Typically this type of training is done as either one long effort (e.g. 20-30 minutes) or may be broken in to a series of smaller intervals (e.g. 3 x 10 minute tempos separated by 2-3 minute active recoveries). Generally longer continuous efforts would be performed at a slightly lower intensity/pace than lactate threshold intervals (e.g. 30 minute tempo completed at an intensity that could be sustained for 1 hour whereas the 10 minute intervals would be completed at an intensity that could be sustained for 30 minutes). The intensity or power output that can be sustained for 1 hour is often referred to as the functional threshold (particularly when relating to cycling) or functional threshold power – although it is very slightly below lactate threshold it is close enough to fall into the category of lactate threshold training and promotes the same training benefits.

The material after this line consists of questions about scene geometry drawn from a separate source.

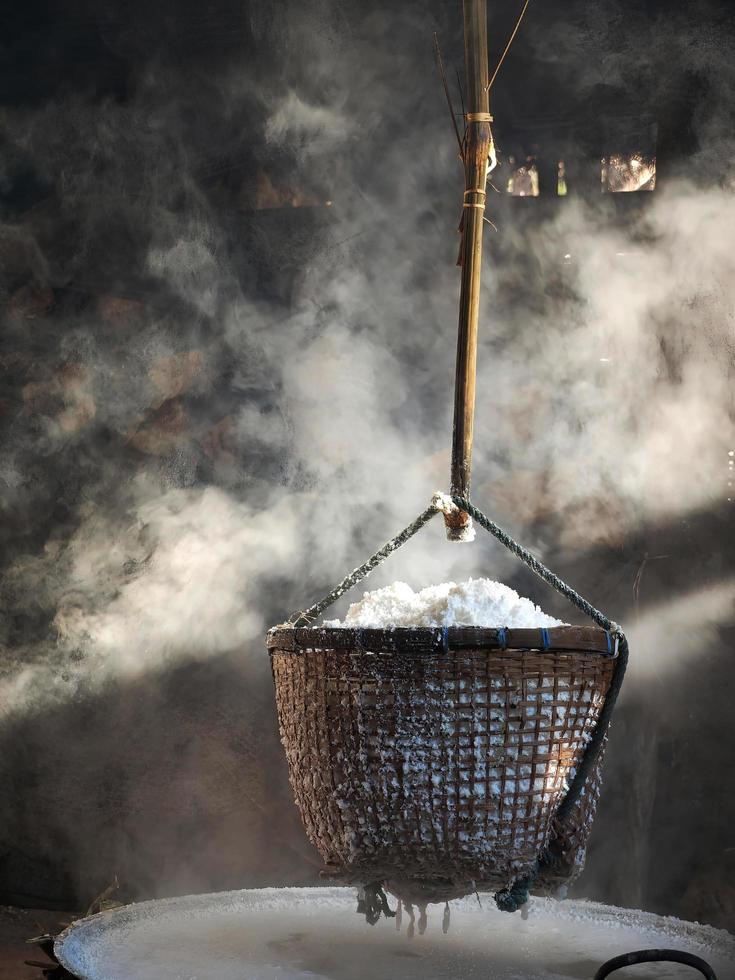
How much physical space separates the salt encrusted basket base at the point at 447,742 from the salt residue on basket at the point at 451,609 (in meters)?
0.14

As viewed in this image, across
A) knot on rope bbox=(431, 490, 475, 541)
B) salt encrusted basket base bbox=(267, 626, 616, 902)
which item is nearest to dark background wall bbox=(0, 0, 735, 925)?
knot on rope bbox=(431, 490, 475, 541)

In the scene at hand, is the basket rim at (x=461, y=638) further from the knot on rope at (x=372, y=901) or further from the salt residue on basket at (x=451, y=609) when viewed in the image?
the knot on rope at (x=372, y=901)

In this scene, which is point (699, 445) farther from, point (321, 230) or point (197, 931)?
point (197, 931)

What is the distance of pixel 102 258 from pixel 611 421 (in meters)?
2.20

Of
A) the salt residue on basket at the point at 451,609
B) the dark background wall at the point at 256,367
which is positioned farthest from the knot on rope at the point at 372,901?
the dark background wall at the point at 256,367

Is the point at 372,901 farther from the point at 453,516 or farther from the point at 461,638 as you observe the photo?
the point at 453,516

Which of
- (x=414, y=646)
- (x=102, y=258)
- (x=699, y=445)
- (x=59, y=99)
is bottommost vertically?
(x=414, y=646)

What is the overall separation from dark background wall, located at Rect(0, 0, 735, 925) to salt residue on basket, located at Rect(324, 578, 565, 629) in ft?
6.31

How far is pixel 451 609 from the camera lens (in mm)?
1863

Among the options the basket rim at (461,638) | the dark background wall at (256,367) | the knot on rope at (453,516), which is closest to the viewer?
the basket rim at (461,638)

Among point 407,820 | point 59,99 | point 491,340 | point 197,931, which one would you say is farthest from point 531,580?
point 59,99

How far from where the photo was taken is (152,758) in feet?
13.4

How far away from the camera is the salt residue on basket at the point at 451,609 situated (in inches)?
73.3

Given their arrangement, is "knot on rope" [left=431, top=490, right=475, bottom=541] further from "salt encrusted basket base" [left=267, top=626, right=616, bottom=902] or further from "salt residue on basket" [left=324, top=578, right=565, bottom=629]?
"salt encrusted basket base" [left=267, top=626, right=616, bottom=902]
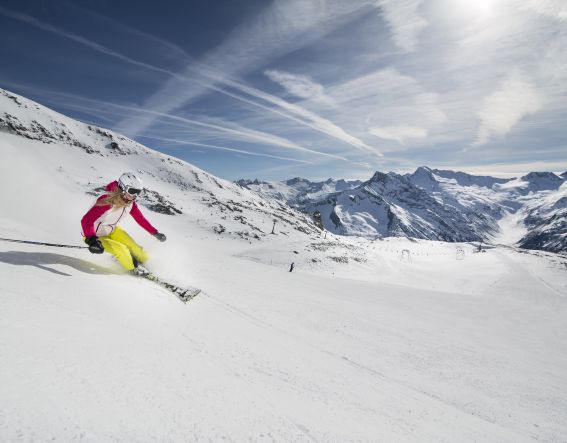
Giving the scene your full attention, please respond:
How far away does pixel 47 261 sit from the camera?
686 cm

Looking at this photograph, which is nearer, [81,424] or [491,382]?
[81,424]

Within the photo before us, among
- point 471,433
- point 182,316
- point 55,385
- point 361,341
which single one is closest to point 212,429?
point 55,385

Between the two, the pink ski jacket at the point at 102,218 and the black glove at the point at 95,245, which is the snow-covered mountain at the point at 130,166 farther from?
the black glove at the point at 95,245

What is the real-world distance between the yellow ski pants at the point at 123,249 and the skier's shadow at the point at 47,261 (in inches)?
17.9

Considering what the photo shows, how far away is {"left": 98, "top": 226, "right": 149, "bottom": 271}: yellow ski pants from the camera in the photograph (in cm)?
823

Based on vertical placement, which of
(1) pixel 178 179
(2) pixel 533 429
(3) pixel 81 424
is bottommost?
(2) pixel 533 429

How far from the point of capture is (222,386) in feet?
12.2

Example Lactate Threshold Training Session 1: 30 mins at an intensity sustainable for 1 hour

Example Lactate Threshold Training Session 2: 2 x 20 mins at an intensity sustainable for 1 hour separated by 5 mins active recovery

Example Lactate Threshold Training Session 3: 3 x 10 mins at an intensity sustainable for 30 mins, separated by 2-3mins active recoveries

Example Lactate Threshold Training Session 4: 6 x 5 mins at an intensity sustainable for 30mins, separated by 60second active recoveries.

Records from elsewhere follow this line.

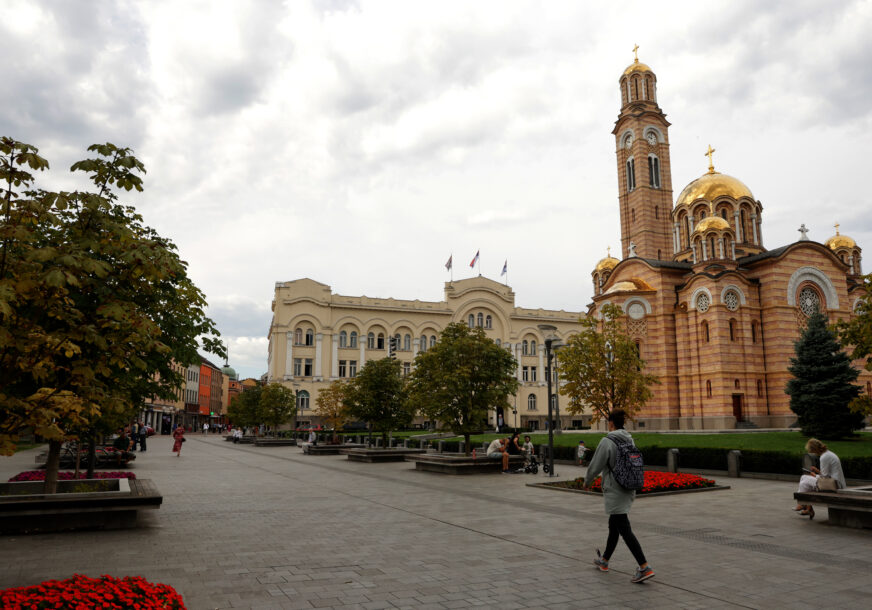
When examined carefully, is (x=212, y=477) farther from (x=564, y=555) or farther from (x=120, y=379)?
(x=564, y=555)

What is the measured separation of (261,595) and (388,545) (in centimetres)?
299

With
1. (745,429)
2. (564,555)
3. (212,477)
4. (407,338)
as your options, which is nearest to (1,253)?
(564,555)

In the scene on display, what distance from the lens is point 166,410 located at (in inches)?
3381

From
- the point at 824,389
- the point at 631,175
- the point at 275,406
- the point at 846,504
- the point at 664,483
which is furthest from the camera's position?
the point at 631,175

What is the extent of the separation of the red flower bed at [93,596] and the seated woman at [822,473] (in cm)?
1158

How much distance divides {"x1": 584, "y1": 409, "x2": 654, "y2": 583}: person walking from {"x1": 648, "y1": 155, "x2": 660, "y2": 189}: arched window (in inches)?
2120

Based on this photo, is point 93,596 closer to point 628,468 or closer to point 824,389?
point 628,468

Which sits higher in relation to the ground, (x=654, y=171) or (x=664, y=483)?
(x=654, y=171)

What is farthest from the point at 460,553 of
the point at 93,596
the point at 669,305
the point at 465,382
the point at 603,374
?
the point at 669,305

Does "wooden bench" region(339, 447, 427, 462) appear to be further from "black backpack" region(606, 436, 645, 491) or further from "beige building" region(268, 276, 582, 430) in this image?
"beige building" region(268, 276, 582, 430)

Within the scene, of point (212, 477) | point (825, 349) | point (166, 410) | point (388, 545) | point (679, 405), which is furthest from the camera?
point (166, 410)

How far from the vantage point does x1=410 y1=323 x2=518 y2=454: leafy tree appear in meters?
24.3

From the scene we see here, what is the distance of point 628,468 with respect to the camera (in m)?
7.69

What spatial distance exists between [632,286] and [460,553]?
39899mm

Lactate threshold training running

The above image shows the heart rate response during a lactate threshold training session in which I completed 3 x 10 minute efforts at around lactate threshold intensity separated by 3 minutes recovery. During the 10 minute efforts heart rate was kept around 170-175bpm. The three minute recoveries were just sufficient to bring heart rate down to around 145-150bpm over the last minute of the recovery. The recovery intensity was aproximately 60% of the lactate threshold/tempo intensity.

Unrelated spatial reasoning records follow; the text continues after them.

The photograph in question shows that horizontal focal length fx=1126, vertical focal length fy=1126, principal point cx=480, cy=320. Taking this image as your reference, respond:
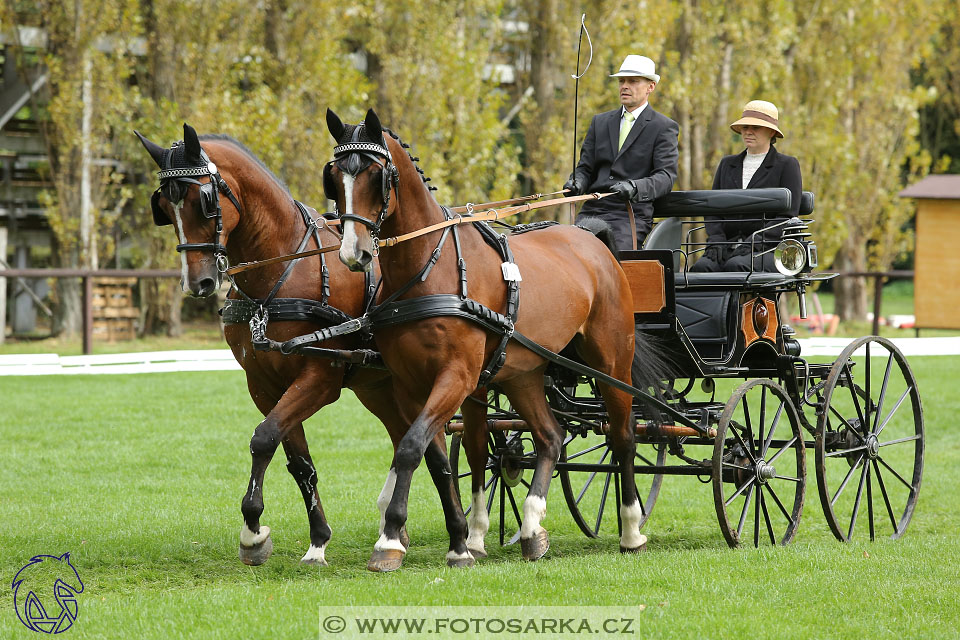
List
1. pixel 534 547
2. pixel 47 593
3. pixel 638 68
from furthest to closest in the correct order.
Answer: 1. pixel 638 68
2. pixel 534 547
3. pixel 47 593

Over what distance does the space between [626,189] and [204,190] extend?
2332 millimetres

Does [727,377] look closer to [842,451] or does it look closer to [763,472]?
[763,472]

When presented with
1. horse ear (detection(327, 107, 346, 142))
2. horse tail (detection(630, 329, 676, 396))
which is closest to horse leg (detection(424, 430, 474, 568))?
horse tail (detection(630, 329, 676, 396))

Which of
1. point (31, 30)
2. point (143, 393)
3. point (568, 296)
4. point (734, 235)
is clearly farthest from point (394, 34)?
point (568, 296)

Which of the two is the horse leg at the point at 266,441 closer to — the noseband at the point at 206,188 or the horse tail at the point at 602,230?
the noseband at the point at 206,188

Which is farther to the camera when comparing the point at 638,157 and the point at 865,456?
the point at 865,456

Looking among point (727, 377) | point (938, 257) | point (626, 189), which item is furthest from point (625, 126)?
point (938, 257)

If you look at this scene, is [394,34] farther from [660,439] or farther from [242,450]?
[660,439]

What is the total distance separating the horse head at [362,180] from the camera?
442cm

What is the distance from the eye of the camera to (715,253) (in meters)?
6.81

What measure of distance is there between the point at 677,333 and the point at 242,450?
16.0ft

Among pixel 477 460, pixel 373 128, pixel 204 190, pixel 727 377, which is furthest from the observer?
pixel 727 377

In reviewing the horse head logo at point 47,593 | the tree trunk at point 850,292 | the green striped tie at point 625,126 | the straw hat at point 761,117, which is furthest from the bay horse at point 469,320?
the tree trunk at point 850,292

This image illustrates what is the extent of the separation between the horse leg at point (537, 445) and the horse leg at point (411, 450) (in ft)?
2.82
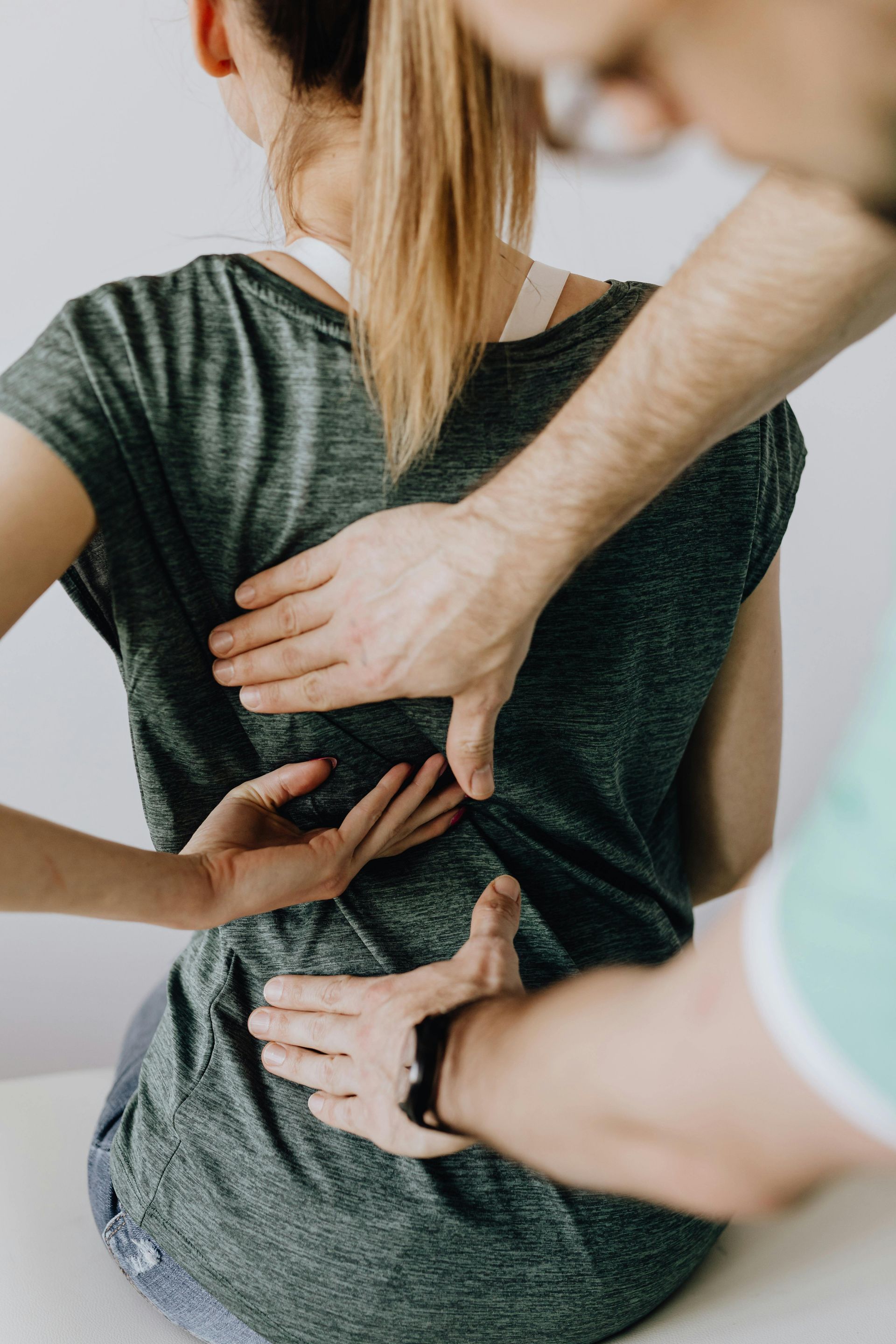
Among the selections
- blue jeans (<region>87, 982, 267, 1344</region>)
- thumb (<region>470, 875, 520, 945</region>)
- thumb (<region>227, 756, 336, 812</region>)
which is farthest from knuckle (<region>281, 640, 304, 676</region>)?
blue jeans (<region>87, 982, 267, 1344</region>)

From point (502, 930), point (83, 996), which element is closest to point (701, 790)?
point (502, 930)

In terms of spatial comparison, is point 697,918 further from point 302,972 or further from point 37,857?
point 37,857

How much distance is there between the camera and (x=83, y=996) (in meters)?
1.86

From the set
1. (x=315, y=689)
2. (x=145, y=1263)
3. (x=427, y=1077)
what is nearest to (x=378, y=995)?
(x=427, y=1077)

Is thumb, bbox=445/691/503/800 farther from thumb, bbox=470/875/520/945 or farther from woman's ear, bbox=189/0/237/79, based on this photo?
woman's ear, bbox=189/0/237/79

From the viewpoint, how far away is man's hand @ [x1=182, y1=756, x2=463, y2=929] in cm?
82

Lactate threshold training cycling

The above image shows the heart rate during a functional threshold power training session (FTP is the power sustainable for ~1hour) which is at an intensity that is slightly below the lactate threshold. The session involved 2 x 20 minutes @ FTP with 5 mins recovery @ ~60% of FTP. During the efforts the heart rate was approximately 3-5beats/min lower than during the 3x10minutes lactate threshold training session.

Lactate Threshold Training Summary

  • Lactate threshold training involves completing prolonged training at intensities around the lactate threshold e.g. 1 x 30mins, or 3 x 10mins at the lactate threshold intensity.
  • It is believed to increase the % of VO2max that can be sustained, enhances fatigue resistance and time to exhaustion at intensities around the LT, improves exercise economy, aerobic capacity and endurance race performance.
  • Training at this intensity is believed to be the optimum intensity for the recruitment of type I muscle fibres (slow twitch) and may be the optimum intensity for raising levels of aerobic enzyme levels in type I muscle fibres.
  • Tempo training presents a reduced risk of overtraining than high intensity interval training (HIIT). Tempo training sessions can therefore be longer and make up a greater total volume than high intensity interval training.
  • Research suggests that optimum benefits appear to occur when lactate threshold training makes up around 15-25% of total training volume.